**Task prompt**: Exactly repeat the line that contains "How far from where", then every line after it up to and including the final line.

**Data for processing**:

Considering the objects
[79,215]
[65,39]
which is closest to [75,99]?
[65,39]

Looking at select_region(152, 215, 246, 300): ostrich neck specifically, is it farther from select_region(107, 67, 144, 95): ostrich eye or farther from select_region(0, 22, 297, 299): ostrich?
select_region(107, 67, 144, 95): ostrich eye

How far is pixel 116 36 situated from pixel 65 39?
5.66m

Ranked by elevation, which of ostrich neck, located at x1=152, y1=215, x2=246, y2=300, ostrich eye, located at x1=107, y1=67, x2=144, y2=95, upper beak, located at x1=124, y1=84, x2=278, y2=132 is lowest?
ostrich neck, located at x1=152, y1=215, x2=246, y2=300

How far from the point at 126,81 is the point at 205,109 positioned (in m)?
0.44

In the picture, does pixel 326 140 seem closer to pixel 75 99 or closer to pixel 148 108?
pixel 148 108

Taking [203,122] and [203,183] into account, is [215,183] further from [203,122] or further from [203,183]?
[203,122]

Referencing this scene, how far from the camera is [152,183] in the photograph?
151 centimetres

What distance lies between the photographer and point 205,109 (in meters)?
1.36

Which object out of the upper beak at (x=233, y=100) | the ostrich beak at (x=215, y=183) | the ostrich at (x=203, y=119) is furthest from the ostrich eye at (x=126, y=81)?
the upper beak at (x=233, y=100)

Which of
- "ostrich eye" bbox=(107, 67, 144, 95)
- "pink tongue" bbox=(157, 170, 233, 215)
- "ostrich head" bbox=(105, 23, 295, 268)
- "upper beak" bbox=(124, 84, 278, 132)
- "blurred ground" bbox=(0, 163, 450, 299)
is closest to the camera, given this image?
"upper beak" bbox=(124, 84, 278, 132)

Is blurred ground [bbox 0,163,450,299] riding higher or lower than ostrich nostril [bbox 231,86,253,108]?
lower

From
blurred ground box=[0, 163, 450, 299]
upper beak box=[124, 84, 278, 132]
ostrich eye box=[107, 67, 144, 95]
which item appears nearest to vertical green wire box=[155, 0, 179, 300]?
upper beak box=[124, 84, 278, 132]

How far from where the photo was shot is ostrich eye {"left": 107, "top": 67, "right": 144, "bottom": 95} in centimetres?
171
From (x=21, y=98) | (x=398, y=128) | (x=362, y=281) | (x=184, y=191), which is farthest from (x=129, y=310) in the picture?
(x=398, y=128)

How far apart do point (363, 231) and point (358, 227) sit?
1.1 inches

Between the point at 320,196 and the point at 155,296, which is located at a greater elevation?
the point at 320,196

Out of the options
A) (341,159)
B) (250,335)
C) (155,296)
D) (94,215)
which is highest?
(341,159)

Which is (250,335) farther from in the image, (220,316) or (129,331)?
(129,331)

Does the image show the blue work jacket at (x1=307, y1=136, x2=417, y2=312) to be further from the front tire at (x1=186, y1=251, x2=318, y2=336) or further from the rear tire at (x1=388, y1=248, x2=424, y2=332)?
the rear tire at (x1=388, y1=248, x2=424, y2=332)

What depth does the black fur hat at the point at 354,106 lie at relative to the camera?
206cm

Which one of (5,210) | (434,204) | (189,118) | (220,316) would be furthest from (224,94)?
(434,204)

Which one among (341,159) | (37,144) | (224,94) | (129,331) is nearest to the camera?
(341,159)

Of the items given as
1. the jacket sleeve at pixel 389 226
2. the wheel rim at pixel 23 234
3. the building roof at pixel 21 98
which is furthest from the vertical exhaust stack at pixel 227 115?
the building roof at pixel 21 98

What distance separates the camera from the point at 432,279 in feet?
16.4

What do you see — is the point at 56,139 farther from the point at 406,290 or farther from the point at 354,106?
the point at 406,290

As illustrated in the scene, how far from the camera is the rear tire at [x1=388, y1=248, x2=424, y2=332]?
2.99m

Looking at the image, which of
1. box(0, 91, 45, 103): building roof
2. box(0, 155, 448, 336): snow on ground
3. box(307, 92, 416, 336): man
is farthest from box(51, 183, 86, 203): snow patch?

**Finished answer**:
How far from where the photo was shot is ostrich eye {"left": 107, "top": 67, "right": 144, "bottom": 95} in centimetres?
171
From (x=21, y=98) | (x=398, y=128) | (x=362, y=281) | (x=184, y=191), which is farthest from (x=129, y=310) in the picture?
(x=398, y=128)

How far apart do point (363, 231) and point (358, 227) sit?
1.1 inches

Between the point at 320,196 and the point at 155,296, which is located at a greater elevation?
the point at 320,196

Out of the options
A) (341,159)
B) (250,335)
C) (155,296)
D) (94,215)
which is highest?
(341,159)

Which is (250,335) farther from in the image, (220,316) or (129,331)?
(129,331)

Does the image show the blue work jacket at (x1=307, y1=136, x2=417, y2=312) to be further from the front tire at (x1=186, y1=251, x2=318, y2=336) or further from the rear tire at (x1=388, y1=248, x2=424, y2=332)?
the rear tire at (x1=388, y1=248, x2=424, y2=332)

What depth does the black fur hat at the point at 354,106 lie at relative to the camera?
206cm

Which one of (5,210) | (434,204) | (189,118) | (220,316) would be furthest from (224,94)?
(434,204)

Which one among (341,159) | (37,144) | (224,94) | (129,331) is nearest to the camera?
(341,159)

Of the items given as
1. the jacket sleeve at pixel 389 226
2. the wheel rim at pixel 23 234
3. the building roof at pixel 21 98
which is furthest from the vertical exhaust stack at pixel 227 115?
the building roof at pixel 21 98

What distance separates the camera from the point at 432,279 in feet?
16.4

What do you see — is the point at 56,139 farther from the point at 406,290 or farther from the point at 354,106?
the point at 406,290

As illustrated in the scene, how far from the camera is the rear tire at [x1=388, y1=248, x2=424, y2=332]?
2.99m

Looking at the image, which of
1. box(0, 91, 45, 103): building roof
2. box(0, 155, 448, 336): snow on ground
3. box(307, 92, 416, 336): man
is farthest from box(51, 183, 86, 203): snow patch?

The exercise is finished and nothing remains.